“Really?” I said, wondering to myself what crack pot New Ager told my son this bit of trivia, “How exactly did you know tomorrow is Earth Day?”
“Oh, it says so on the calendar. What’s an earth?” Then we took a few moments to tell our son its not a holiday, we don’t celebrate it, and the people who do need Jesus.
That got me thinking. Earth Day represents one of the major cultural worldviews Christians have to engage these days during their daily lives. In fact, some have to confront it at their own churches. In my opinion, environmentalism is one of the most diabolical worldviews we have to engage, because the true ruination of environmentalism is felt in poor, third world countries where environmental advocates who have a romantic fixation with “peasant life” insist these poor countries not develop their infrastructure like electricity and water because it will “destroy the pristine environment.” So instead of building a much needed hydro-electric dam, or even a nuclear reactor to bring third world countries into the first world, they are left to toil in the dark, dependent upon worthless solar panels and burning cow manure for fuel.
Though I am a conservationist and believe Christians should be good stewards of the world God has created, it was meant to be exploited and used by mankind, not turned into a shrine for worship. So with that in mind, I thought I would provide some quick resources to help arm Christians as to a proper, biblical response to Earth Day.
A brief article by John MacArthur: Do we have a responsibility to care for the environment?
A longer message John gave specifically addressing environmentalism and the global warming hoax. The End of the Universe, Part 2
Before his death, Michael Crichton became one of the most outspoken critics of global warming and man-made climate change. He devoted a number of speeches on the subject that are outstanding. He was not a Christian as far as I know, but his notoriety as a popular novelist and Hollywood player gave his message a platform lesser known folks could never gain.

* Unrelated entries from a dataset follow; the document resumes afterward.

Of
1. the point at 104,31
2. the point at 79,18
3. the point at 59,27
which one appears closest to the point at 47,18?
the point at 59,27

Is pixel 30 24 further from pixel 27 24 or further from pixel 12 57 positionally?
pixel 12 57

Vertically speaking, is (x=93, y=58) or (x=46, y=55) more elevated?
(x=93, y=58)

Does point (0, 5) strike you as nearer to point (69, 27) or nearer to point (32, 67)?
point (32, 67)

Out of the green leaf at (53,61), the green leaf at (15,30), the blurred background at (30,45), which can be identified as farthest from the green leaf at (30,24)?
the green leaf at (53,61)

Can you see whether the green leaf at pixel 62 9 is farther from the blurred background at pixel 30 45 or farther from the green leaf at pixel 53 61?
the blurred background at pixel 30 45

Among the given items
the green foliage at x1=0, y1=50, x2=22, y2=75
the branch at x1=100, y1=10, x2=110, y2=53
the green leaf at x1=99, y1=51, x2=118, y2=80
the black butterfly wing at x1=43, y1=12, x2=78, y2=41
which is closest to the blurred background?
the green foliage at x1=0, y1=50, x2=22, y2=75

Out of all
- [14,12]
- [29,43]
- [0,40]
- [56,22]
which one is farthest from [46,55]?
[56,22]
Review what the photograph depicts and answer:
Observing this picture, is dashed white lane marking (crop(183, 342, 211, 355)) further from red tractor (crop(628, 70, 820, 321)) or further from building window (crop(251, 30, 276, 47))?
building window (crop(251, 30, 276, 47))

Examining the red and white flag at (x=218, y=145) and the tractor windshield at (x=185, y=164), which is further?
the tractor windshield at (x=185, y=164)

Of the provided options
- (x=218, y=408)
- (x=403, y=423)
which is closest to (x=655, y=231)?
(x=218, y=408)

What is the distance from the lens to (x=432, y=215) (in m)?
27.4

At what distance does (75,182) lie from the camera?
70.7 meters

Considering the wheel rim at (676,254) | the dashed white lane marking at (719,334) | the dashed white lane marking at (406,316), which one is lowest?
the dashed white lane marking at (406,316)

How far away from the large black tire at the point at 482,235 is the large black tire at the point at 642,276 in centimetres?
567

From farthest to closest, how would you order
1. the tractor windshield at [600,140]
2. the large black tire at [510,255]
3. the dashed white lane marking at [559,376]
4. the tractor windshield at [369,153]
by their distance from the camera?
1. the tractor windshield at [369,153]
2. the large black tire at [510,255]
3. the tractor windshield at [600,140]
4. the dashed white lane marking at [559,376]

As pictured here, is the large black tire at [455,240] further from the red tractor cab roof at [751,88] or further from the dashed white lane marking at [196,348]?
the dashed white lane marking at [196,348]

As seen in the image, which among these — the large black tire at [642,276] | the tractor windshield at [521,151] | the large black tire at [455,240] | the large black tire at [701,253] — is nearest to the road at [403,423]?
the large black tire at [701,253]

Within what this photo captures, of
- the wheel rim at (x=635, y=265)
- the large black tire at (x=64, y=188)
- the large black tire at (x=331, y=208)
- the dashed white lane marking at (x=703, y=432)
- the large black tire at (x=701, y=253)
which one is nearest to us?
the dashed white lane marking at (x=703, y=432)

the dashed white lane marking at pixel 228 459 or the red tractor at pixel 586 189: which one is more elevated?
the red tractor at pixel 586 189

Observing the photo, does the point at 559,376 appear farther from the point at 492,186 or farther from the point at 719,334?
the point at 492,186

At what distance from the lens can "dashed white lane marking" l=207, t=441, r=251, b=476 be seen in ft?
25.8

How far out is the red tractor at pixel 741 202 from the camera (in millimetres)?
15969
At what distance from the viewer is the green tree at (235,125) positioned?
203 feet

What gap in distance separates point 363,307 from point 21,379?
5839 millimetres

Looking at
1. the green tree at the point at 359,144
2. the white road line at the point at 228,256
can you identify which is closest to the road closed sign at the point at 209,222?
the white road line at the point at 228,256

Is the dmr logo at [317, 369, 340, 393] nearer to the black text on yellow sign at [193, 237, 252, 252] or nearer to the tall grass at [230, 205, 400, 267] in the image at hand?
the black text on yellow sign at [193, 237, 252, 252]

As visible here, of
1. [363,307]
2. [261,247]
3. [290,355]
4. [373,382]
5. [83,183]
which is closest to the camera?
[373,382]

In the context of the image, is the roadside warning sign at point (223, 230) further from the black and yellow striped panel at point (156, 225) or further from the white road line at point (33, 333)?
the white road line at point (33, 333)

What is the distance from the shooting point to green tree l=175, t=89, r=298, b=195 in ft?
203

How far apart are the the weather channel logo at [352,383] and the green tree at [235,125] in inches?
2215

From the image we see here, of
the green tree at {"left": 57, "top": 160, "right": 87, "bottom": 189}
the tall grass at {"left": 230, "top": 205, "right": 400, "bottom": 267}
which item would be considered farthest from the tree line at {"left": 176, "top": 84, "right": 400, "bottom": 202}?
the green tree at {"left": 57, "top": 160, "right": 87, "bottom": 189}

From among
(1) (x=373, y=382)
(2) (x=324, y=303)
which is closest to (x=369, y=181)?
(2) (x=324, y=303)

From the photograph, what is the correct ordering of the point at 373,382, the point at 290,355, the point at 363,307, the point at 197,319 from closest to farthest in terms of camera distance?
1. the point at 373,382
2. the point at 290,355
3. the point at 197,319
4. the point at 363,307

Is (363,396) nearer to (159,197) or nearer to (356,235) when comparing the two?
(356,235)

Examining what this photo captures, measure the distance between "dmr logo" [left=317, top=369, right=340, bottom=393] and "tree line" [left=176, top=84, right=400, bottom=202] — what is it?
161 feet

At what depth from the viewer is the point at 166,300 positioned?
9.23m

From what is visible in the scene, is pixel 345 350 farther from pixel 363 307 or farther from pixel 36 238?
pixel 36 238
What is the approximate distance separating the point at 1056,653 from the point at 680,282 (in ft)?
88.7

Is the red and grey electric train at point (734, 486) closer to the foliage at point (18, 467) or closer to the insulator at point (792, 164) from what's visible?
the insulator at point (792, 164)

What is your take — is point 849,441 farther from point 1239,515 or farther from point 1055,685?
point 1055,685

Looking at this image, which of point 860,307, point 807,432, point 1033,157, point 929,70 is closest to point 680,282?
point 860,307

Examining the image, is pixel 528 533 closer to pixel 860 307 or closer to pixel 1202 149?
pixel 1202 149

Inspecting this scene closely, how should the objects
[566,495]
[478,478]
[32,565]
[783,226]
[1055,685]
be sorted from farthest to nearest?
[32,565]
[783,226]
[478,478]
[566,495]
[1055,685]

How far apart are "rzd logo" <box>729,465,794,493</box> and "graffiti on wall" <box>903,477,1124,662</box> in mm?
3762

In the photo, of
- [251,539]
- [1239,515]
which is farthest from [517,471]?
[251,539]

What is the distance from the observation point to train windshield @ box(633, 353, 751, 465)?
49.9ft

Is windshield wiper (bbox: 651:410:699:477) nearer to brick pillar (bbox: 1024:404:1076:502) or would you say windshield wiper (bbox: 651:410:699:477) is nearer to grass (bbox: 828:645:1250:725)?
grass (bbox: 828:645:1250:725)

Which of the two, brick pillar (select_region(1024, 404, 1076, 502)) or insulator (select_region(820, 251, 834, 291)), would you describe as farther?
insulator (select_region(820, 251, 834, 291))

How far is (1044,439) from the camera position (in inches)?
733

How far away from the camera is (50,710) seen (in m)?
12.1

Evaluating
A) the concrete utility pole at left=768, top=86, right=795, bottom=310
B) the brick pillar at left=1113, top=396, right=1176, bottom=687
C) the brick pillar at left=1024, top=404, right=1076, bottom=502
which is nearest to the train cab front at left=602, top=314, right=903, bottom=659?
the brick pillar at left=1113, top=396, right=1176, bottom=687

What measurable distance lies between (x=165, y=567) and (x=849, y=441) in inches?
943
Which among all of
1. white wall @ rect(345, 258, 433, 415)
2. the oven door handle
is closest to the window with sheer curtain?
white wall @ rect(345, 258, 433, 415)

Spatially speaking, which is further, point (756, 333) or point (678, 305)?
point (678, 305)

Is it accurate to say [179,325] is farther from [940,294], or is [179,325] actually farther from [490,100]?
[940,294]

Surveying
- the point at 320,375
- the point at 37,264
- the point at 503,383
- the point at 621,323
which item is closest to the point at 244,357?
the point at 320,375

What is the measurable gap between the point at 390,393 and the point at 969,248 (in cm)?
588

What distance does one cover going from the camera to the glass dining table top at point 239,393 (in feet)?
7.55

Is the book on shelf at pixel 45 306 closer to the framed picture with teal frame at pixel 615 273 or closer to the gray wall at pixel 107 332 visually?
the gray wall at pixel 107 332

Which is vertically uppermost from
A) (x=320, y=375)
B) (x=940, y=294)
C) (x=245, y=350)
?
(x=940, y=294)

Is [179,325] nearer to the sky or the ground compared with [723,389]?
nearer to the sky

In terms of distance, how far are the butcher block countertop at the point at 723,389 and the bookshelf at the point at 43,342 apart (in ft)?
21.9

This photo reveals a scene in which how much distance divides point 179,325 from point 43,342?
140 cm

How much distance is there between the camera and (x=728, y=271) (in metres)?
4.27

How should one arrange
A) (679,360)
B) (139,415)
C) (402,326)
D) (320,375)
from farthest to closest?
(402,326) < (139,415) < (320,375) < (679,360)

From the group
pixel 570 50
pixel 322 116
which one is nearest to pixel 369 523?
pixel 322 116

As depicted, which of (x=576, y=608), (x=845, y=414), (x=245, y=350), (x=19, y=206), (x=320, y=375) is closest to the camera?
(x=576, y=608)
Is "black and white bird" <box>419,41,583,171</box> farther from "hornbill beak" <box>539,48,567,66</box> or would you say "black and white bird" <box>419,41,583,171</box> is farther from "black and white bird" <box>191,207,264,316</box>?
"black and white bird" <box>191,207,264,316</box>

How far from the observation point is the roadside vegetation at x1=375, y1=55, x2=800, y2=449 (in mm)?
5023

His most notable speech, and probably the one that earned him the reputation as being a global warming critic, was one he gave at Cal Tech in Pasadena back in 2003,
Others are located at his speech page on his website. One other good one is a speech detailing the history of Yellowstone National Park and how well intentioned environmentalists made some rather spectacular mistakes messing up the ecosystem assuming they could save the park to exist in a certain way.